Deployment of R99 and HSDPA in the same carrier will use the spare resources of R99 for high data speed services. The HSDPA can make full use of the remaining resources in cells to improve resource utilization and reduce the OPEX.
Deployment of dedicated HSDPA carrier supports higher downlink peak rate and cell throughout of PS service on HSDPA dedicated carrier.
Description
The HSDPA deployment supports two ways:
− One carrier supports R99 and HSDPA simultaneously.

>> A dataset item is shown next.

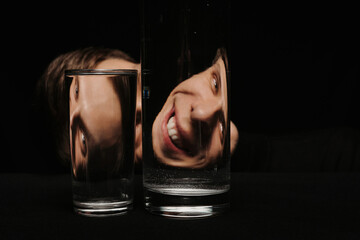 portrait of a smiling man looking through two glasses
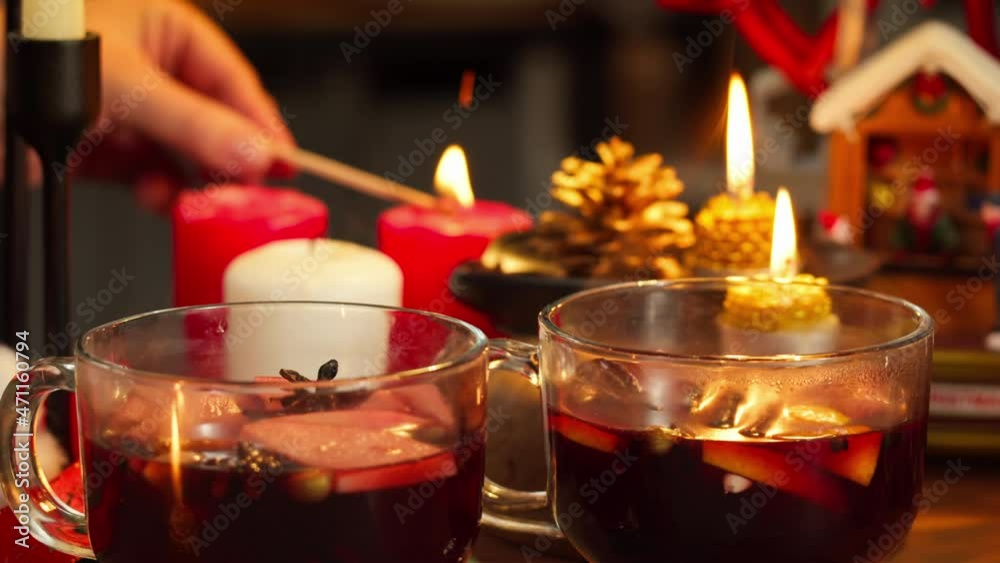 Mulled wine in glasses, gluhwein close-up. Hot red wine with apples, oranges, cinnamon, star anise. Winter traditional drinks. Christmas holidays and new year time, burning candles. Mulled wine in glasses, gluhwein close-up. Hot red wine with apples, oranges, cinnamon, star anise. Winter traditional drinks. Christmas holidays and new year time, burning candles.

− Dedicated carrier constructs a HSDPA network.
If an operator has limited frequency resources but has to provide the R99 services, sharing the carrier frequency of R99 and HSDPA allows the operator to provide R99 services and HSDPA services at the same time and profitably develop high-speed data services through the residual resources of R99. Common resources (including channelized codes, Node B transmit power, and Iub interface transmission bandwidth) of the cell can be allocated between R99 services and HSDPA services.
However, the peak rate and throughput provided by the cell are reduced and the experience of data service users is affected when the R99 services occupy resources.ZTE RAN equipments support both R99 and HSDPA services simultaneously in one cell. ZTE RRM algorithm will guarantee appropriate cell common resources allocation between these two services.
If the operator has more frequency resources than required by the R99 services, a dedicated carrier frequency can be deployed to provide the HSDPA services. Comparing with the DCH, HS-DSCH has higher spectrum utilization to get higher peak rate and cell throughput, improving the subscriber experience of the mobile data service and reducing the unit cost of the high-speed data service. Normally, the third or above carrier can be used as HSDPA dedicated carrier to provide data services in hotspot coverage.
The cell can be configured as HSDPA dedicated carrier or HSDPA and R99 hybrid carrier. The R99 services can not be initiated on HSDPA dedicated carrier. Besides HSDPA dedicated carrier frequency, R99 capable carrier should also be deployed so as to support the traditional CS service and low-speed PS service (on DCH). ZTE"s RAN
equipments provide different kinds of carriers for users according to services types.
Introduced Version
In UR11.1, this function takes place of features of ZWF23-01-001 HSDPA Common Carrier with R99 and ZWF23-01-002 HSDPA Dedicated Carrier previously in U9.3 release.
Enhancement
No
3.1.3
ZWF23-01-011 HSDPA Adaptive Modulation and Coding
Benefits
This feature provides a link adaptation technology which can realize real time balance of the link according to the change of the fading channel to increase system capacity and improve communication quality.
Description
AMC works on the following principle: Node B in network side selects the optimal downlink modulation mode, coding method and the number of HS-DSCH Channel according to the radio channel quality status (CQI report) reported by UE and the utilization of network resources so as to determine the rate of data transmission, raise the data throughput of the UE, and reduce transmission delay in condition of radio quality permission. AMC will increase system capacity and improve communication quality according to the fading channel modification to implement link real-time balance.
ZTE can support two types of link adaptation technologies (AMC), including inner-loop link adaptation and outer-loop link adaptation.